A high school student in Texas has lost a federal court appeal against her school’s identification policy and will now be required to wear an identity tag at her school — without the RFID capability — or transfer to a new one, Wired reports.
Andrea Hernandez, a sophomore John Jay High School, made headlines last year when she objected to a new policy that saw the Northside Independent School District in San Antonio outfit all students across its 112 schools with the ID badges, which monitor their movements in campus.
The system was introduced to give the school clearer information about which students are attending, since its funding is related to attendance numbers. However, Hernandez argued that the badge was the “Mark of the Beast” — a warning from Revelation 13:16-18 — and she subsequently sued the authorities.
While the student won a temporary injunction back in November that allowed her to continue her studies at the school without the badge, the federal court ruling has overturned that. The court ruled that Hernandez’s right of religion was not breached since district authorities relented by allowing her to remove the RFID from the ID badge, on the condition that she would wear it while on campus.
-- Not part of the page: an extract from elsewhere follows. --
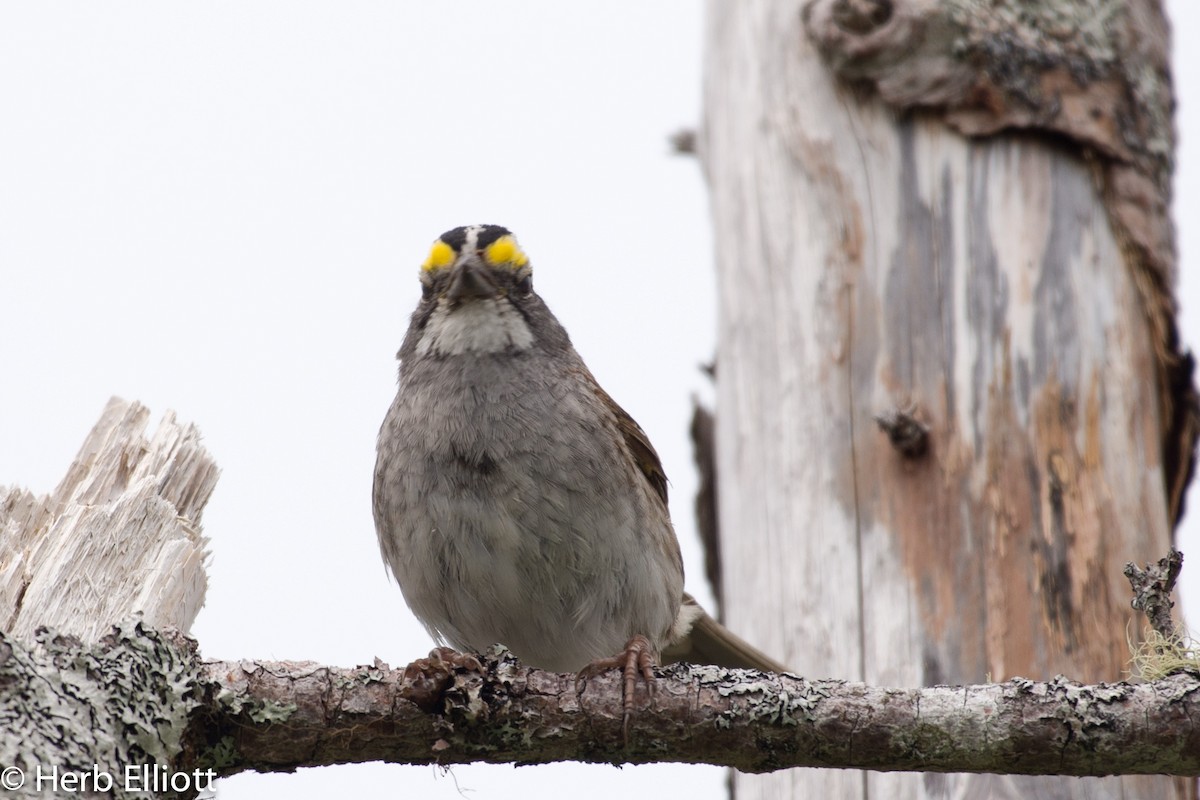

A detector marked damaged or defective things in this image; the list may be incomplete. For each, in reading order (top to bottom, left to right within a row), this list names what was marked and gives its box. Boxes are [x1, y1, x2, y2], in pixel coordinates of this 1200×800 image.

splintered wood [0, 400, 218, 642]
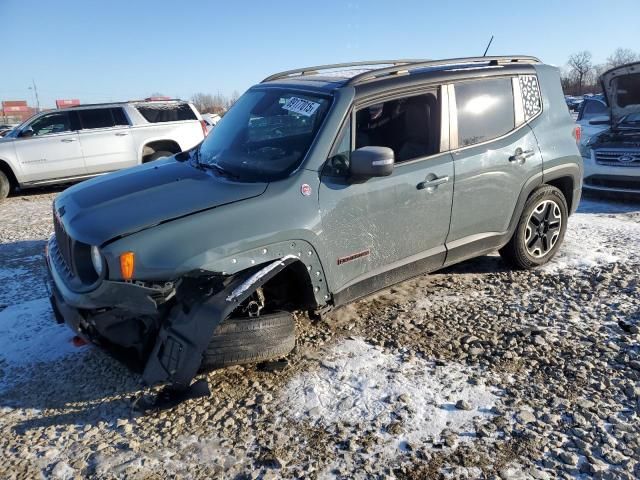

“The accommodation offered by the district is not only reasonable it removes plaintiff’s religious objection from legal scrutiny all together,” said U.S. District Judge Orlando Garcia in a circular (PDF).
The Rutherford Institute, which represented Hernandez, says it will appeal the decision:
By declaring Andrea Hernandez’s objections to be a secular choice and not grounded in her religious beliefs, the district court is placing itself as an arbiter of what is and is not religious. This is simply not permissible under our constitutional scheme, and we plan to appeal this immediately,” the institute said in statement.
Hernandez now has until January 18 to decide whether she will perform an about turn and wear the badge — sans RFID — or get transferred to a new school.